## GIVEN PASSAGE
※
Oh, and if you are constantly going back and rereading the threads you’ve opened, why in the world did I have to email you to get you to come back? I won’t do that this time, and we’ll see if you come back and respond to any posts, even if not mine.

(And that’s the logic for why I’m resurrecting the thread to respond to him. He says he’ll be back.)

Bwuh?

It’s been a month and a half since ANYONE posted to this thread.

**codinghorror **doesn’t owe you an explanation for why he didn’t respond to your posts or jump all over your ideas, any more than he has an obligation to come back to this board because you emailed and told him to or reply to some post baiting him.

This isn’t the first time a new poster’s come along, posted a bunch of stuff, and then dropped off the face of the earth.

Get over yourself.

You…you’re stalking people and e-mailing them to demand they respond to you on the board? Do you do this with all new posters?

That’s really creepy and if it’s not a Warnable offense by board rules (maybe as a broad interpretation of the “board wars” clause, it should be*)
*That said, who would do that?

No kidding BigT. Stalking people isn’t cool. You aren’t special. Nobody owes you an explanation or an answer to a question.

Geez let the man have a life outside of this one messageboard.

I hope that guy forwarded BigT’s email out to all of his buddies and they all got a good laugh over it.

How creepy.
※
## PARTS OF THE EXERCISE
a) According to the forum thread, how long had it been since anyone posted to it?
b) Copy the forum thread from "That’s really creepy" up to and including "laugh over it.".
The material after this point comes from a different source.

## DATA BLOCK
※
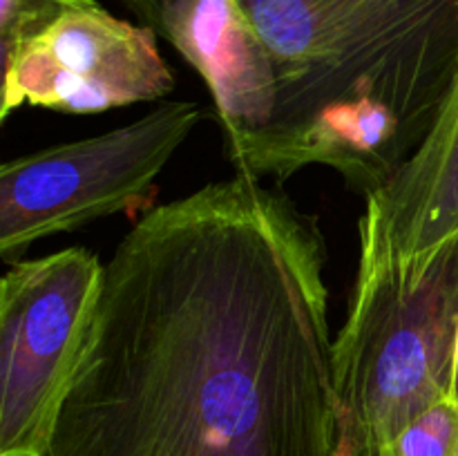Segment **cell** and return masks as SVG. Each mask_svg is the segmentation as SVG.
※
## RESULTS
a) A month and a half.

b)
That’s really creepy and if it’s not a Warnable offense by board rules (maybe as a broad interpretation of the “board wars” clause, it should be*)
*That said, who would do that?

No kidding BigT. Stalking people isn’t cool. You aren’t special. Nobody owes you an explanation or an answer to a question.

Geez let the man have a life outside of this one messageboard.

I hope that guy forwarded BigT’s email out to all of his buddies and they all got a good laugh over it.